═══ Raw records ═══

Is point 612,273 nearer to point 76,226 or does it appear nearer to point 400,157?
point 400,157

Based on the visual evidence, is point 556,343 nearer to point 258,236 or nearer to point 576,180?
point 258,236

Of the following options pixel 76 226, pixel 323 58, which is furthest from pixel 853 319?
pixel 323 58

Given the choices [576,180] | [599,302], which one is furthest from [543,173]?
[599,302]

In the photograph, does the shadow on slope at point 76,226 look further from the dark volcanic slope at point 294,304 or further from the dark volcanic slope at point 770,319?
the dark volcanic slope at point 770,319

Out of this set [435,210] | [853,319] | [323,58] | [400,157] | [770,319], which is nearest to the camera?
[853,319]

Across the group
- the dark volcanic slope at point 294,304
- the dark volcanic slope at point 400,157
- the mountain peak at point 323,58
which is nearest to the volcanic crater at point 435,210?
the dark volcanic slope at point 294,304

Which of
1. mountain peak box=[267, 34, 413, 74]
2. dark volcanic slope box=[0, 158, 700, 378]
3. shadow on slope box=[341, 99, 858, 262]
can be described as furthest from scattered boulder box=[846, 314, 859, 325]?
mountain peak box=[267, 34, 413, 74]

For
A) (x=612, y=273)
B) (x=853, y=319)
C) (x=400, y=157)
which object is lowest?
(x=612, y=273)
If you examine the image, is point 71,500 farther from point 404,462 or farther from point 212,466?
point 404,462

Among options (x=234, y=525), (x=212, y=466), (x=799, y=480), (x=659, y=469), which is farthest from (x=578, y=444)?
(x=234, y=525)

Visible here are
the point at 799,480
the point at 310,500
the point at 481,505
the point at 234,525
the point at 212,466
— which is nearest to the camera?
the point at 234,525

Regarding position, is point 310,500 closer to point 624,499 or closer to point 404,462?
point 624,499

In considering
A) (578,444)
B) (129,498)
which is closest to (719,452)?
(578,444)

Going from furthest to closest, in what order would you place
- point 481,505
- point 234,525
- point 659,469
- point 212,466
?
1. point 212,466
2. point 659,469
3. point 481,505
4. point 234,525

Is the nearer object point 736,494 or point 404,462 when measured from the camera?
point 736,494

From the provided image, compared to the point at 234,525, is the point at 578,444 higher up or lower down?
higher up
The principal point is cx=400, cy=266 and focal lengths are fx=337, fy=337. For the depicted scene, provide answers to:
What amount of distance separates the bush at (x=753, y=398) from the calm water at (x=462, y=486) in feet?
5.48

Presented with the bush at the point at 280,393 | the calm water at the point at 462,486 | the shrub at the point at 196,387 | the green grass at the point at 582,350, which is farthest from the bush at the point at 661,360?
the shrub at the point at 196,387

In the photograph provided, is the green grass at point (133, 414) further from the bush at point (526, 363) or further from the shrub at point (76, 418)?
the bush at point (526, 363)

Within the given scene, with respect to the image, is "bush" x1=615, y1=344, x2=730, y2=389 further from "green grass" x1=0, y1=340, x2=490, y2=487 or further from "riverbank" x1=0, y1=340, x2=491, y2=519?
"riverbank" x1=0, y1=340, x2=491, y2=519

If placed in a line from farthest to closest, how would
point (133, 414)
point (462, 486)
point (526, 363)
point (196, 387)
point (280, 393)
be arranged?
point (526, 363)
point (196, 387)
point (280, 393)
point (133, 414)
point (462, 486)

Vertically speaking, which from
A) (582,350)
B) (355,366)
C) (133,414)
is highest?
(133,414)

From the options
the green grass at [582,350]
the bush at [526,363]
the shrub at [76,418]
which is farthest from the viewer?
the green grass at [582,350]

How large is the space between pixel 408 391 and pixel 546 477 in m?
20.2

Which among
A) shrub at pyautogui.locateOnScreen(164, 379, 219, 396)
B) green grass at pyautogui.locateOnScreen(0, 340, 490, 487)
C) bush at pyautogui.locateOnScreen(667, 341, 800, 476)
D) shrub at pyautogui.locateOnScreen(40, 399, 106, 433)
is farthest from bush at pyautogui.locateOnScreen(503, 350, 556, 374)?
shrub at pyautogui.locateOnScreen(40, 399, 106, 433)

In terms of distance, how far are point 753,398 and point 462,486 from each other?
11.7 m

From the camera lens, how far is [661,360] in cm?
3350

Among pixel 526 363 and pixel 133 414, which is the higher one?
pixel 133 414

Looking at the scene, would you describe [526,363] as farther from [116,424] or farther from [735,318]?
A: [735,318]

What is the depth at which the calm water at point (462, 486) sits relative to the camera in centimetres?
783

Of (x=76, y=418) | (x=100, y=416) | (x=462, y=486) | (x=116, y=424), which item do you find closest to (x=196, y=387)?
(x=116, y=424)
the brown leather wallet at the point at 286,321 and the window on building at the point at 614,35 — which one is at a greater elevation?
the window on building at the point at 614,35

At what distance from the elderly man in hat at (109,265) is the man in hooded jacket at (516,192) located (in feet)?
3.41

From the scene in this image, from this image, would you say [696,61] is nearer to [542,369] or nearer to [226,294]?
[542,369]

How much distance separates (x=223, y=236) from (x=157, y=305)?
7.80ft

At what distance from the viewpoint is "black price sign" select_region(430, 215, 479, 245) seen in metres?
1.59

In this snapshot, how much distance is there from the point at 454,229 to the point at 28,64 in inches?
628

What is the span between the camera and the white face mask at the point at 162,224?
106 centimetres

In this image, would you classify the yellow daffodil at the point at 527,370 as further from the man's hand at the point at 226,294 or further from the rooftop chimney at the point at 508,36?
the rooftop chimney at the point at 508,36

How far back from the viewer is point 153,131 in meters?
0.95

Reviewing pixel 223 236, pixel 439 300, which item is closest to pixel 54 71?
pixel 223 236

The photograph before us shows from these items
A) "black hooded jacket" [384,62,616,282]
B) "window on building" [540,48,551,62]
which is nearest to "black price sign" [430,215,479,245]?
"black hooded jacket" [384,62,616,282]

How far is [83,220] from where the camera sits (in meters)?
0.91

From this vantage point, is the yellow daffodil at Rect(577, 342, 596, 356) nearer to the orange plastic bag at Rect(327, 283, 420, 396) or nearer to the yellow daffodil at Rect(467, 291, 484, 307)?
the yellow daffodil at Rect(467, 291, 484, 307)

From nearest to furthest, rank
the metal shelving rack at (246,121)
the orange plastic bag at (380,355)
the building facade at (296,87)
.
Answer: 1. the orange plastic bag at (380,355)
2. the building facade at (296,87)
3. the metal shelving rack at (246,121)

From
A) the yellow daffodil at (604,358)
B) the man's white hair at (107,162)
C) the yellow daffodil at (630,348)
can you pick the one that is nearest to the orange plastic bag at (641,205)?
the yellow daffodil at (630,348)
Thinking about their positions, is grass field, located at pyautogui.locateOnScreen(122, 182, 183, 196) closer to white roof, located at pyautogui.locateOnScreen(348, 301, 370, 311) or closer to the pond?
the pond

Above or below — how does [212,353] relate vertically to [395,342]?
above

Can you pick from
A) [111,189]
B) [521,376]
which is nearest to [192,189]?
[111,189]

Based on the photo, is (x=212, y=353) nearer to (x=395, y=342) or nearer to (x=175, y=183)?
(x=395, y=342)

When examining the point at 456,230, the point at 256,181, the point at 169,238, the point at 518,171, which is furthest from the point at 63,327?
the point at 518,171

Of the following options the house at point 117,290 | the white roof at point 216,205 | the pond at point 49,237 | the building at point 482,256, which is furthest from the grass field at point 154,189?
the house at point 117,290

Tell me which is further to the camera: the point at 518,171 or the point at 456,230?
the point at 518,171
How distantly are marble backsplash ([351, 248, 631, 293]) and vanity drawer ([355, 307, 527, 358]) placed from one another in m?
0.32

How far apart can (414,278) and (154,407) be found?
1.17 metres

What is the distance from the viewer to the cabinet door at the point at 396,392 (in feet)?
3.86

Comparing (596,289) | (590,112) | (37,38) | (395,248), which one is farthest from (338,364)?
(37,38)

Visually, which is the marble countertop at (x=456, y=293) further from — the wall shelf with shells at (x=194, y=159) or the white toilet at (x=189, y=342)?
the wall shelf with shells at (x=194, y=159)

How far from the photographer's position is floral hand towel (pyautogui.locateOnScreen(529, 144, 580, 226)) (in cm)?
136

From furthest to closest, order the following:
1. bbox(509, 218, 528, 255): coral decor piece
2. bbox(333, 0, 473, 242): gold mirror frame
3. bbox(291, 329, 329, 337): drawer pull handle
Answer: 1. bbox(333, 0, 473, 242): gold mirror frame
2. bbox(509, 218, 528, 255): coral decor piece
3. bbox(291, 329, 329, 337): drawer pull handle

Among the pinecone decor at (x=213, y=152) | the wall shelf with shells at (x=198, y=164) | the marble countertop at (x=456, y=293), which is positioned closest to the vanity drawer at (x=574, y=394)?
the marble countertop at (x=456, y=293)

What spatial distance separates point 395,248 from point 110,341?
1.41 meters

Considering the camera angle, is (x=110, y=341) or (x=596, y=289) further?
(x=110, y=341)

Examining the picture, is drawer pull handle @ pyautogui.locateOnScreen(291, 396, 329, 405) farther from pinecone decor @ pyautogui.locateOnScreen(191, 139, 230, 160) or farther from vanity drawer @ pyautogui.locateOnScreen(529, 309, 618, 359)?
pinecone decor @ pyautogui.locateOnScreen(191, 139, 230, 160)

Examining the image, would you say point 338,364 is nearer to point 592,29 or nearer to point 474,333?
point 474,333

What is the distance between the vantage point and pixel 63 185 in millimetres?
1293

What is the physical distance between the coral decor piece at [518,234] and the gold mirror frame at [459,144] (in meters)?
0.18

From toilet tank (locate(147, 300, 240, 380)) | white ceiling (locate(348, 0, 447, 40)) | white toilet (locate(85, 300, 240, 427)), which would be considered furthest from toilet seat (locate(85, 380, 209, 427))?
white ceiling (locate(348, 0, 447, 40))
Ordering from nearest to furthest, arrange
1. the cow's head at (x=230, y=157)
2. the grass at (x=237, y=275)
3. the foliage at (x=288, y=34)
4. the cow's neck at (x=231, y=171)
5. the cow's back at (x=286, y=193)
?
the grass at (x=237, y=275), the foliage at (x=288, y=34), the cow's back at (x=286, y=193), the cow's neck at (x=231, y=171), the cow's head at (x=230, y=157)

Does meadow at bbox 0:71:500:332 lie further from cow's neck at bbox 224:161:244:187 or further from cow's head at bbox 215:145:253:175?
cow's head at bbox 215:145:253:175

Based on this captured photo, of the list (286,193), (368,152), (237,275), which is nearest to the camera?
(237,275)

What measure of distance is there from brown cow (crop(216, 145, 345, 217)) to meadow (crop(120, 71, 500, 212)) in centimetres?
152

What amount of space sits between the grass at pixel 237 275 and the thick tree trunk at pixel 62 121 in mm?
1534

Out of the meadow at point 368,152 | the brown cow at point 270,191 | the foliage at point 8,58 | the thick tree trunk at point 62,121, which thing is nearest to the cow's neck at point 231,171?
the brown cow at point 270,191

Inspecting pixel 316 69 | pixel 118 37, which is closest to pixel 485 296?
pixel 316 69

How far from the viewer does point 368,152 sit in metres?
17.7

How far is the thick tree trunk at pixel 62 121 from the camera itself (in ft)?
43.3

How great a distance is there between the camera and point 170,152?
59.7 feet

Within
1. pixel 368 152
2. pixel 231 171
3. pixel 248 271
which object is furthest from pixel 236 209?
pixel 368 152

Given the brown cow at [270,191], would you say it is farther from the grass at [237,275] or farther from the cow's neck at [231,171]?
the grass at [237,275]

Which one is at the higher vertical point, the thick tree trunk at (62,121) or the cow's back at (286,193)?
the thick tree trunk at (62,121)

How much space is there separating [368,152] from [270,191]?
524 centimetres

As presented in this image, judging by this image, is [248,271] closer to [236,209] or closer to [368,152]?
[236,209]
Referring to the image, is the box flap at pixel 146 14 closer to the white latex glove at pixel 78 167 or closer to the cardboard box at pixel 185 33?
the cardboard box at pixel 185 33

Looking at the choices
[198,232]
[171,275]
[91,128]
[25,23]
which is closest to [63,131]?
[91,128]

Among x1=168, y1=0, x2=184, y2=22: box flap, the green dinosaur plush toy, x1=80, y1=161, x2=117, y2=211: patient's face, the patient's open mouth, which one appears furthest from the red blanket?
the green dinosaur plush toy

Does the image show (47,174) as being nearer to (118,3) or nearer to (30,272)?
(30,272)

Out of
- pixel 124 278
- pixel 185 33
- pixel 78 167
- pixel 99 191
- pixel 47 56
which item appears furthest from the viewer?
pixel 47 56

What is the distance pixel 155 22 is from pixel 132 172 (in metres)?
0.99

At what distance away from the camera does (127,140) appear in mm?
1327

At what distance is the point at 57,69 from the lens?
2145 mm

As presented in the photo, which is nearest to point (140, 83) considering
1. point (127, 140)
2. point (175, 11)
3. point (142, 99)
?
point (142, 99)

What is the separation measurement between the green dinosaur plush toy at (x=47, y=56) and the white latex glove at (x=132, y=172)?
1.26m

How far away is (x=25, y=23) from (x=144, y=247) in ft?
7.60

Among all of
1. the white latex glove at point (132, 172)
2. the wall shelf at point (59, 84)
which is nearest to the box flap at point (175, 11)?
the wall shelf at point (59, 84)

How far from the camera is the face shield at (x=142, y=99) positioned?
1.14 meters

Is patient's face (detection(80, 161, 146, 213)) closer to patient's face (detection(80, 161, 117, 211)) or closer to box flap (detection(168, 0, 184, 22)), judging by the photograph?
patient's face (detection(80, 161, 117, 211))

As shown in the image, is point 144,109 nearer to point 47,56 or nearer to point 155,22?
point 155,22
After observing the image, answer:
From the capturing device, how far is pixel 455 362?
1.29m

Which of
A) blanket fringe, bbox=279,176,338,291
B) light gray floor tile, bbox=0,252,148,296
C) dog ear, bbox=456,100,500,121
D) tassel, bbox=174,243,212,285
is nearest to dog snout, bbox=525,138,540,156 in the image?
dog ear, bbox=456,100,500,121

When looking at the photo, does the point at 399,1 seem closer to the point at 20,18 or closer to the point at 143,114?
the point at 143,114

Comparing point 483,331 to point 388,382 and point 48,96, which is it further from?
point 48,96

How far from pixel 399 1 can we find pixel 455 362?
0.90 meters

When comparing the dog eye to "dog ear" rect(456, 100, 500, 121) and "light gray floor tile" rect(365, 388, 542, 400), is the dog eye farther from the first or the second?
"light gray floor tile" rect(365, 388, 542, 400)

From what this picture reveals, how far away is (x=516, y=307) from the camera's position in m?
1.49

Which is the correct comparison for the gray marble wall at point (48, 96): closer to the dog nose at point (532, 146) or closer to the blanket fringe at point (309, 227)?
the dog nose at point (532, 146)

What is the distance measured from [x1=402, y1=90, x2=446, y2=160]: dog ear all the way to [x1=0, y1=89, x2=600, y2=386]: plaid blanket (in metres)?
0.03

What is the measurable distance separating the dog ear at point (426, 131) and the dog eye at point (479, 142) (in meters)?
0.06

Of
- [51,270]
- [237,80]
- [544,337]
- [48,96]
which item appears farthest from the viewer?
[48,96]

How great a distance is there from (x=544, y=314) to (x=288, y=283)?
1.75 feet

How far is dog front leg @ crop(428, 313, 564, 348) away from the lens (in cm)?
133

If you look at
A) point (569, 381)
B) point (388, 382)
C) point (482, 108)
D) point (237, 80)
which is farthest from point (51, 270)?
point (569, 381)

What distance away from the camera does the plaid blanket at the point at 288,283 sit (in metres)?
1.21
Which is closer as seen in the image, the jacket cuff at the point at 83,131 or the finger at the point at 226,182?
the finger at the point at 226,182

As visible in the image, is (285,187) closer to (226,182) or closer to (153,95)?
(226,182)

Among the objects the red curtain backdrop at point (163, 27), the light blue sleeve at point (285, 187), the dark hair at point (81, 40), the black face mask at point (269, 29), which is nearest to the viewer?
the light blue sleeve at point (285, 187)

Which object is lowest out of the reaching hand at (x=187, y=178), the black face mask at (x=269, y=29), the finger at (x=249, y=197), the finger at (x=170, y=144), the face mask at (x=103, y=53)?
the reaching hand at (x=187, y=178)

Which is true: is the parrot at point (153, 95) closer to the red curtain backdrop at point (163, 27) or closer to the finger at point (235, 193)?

═══

■ Instructions for the task ■
Please quote nothing but the lines from the line with "How great a distance is there from" through the end of the data above, exactly as written, ends included.

■ The completed task ■
How great a distance is there from (x=544, y=314) to (x=288, y=283)?
1.75 feet

How far is dog front leg @ crop(428, 313, 564, 348) away from the lens (in cm)?
133

If you look at
A) point (569, 381)
B) point (388, 382)
C) point (482, 108)
D) point (237, 80)
which is farthest from point (51, 270)?
point (569, 381)

What distance away from the camera does the plaid blanket at the point at 288,283 sit (in metres)?
1.21
Which is closer as seen in the image, the jacket cuff at the point at 83,131 or the finger at the point at 226,182?
the finger at the point at 226,182

As visible in the image, is (285,187) closer to (226,182) or closer to (153,95)?
(226,182)

Among the objects the red curtain backdrop at point (163, 27), the light blue sleeve at point (285, 187), the dark hair at point (81, 40), the black face mask at point (269, 29), which is nearest to the viewer?
the light blue sleeve at point (285, 187)

Which object is lowest out of the reaching hand at (x=187, y=178), the black face mask at (x=269, y=29), the finger at (x=249, y=197), the finger at (x=170, y=144), the face mask at (x=103, y=53)?
the reaching hand at (x=187, y=178)

Which is true: is the parrot at point (153, 95) closer to the red curtain backdrop at point (163, 27) or closer to the finger at point (235, 193)?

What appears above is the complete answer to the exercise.